Exercise goal: Update the listing from the line with "What is the measurable" up to and including the line with "the point at 1273,216, the" by replacing "camera distance" with "distance from the camera", keeping everything else unchanged, and give only those lines.

Records from a spatial question set:

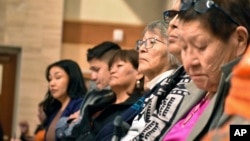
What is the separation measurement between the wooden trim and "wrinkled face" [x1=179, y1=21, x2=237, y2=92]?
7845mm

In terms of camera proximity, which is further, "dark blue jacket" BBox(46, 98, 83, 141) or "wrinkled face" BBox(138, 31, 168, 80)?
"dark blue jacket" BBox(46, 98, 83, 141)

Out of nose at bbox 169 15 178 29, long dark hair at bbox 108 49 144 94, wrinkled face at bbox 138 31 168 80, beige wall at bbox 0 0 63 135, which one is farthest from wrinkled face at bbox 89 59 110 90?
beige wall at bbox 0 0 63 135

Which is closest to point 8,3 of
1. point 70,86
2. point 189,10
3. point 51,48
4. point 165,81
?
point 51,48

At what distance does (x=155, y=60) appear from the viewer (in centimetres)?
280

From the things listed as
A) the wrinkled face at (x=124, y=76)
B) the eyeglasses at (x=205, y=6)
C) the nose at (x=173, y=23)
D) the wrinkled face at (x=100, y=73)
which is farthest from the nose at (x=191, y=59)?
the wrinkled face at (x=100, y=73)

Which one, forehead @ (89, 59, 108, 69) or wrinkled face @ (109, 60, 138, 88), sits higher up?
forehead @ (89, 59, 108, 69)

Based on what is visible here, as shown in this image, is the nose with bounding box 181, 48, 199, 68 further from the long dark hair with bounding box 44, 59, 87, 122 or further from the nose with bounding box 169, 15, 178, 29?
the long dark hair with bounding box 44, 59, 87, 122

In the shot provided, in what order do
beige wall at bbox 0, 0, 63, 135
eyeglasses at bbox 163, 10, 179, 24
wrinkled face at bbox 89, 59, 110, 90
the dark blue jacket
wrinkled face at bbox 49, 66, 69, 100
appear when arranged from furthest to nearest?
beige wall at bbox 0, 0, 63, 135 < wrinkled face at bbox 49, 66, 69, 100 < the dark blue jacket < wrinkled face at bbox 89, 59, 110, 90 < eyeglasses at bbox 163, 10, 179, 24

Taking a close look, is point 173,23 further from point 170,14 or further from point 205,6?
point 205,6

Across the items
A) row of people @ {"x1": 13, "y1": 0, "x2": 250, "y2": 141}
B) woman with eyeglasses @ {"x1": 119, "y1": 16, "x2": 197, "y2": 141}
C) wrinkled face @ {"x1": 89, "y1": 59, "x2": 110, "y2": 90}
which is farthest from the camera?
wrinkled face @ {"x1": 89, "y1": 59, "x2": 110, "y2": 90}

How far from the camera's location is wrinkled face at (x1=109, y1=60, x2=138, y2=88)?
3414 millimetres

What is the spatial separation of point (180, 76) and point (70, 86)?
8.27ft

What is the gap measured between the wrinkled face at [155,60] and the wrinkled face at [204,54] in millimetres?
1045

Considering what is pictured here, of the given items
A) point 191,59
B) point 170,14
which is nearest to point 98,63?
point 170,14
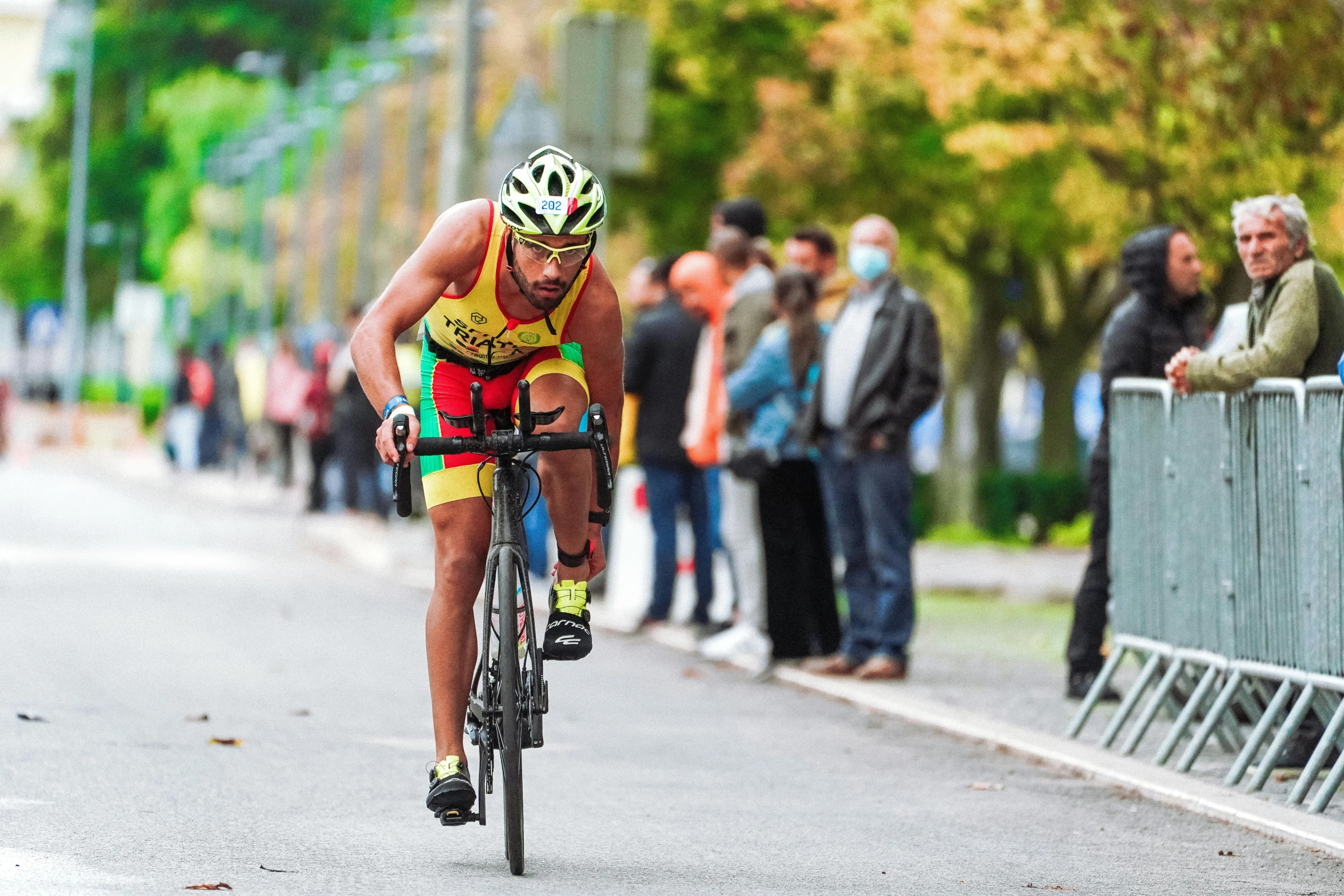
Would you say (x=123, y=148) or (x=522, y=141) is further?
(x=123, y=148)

==

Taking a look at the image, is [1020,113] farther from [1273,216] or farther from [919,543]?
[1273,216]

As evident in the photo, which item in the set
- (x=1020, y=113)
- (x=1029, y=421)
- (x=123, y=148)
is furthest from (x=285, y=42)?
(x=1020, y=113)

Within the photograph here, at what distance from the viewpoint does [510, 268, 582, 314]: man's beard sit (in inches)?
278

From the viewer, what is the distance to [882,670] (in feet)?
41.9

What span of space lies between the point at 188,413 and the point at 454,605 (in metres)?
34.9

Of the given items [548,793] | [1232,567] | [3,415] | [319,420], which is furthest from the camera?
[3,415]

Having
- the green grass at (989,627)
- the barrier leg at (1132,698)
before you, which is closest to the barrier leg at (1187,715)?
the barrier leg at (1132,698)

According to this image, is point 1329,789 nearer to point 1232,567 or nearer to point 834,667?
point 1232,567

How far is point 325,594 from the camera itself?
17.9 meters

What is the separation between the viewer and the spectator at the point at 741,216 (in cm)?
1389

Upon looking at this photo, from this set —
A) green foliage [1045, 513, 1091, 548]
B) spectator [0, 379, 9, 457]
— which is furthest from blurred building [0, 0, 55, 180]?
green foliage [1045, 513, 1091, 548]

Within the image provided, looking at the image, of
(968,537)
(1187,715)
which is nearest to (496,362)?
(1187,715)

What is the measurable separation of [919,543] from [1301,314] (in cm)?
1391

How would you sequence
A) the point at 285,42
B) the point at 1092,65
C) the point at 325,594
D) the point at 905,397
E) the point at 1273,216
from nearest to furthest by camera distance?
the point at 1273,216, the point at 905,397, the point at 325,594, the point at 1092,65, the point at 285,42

Written response:
What is the measurable separation of [919,543] from [1301,314] (in cm)?
1391

How would you sequence
A) the point at 285,42
B) the point at 1092,65
C) the point at 325,594
D) the point at 905,397
E) the point at 1273,216
from nearest to furthest by distance from the camera?
the point at 1273,216, the point at 905,397, the point at 325,594, the point at 1092,65, the point at 285,42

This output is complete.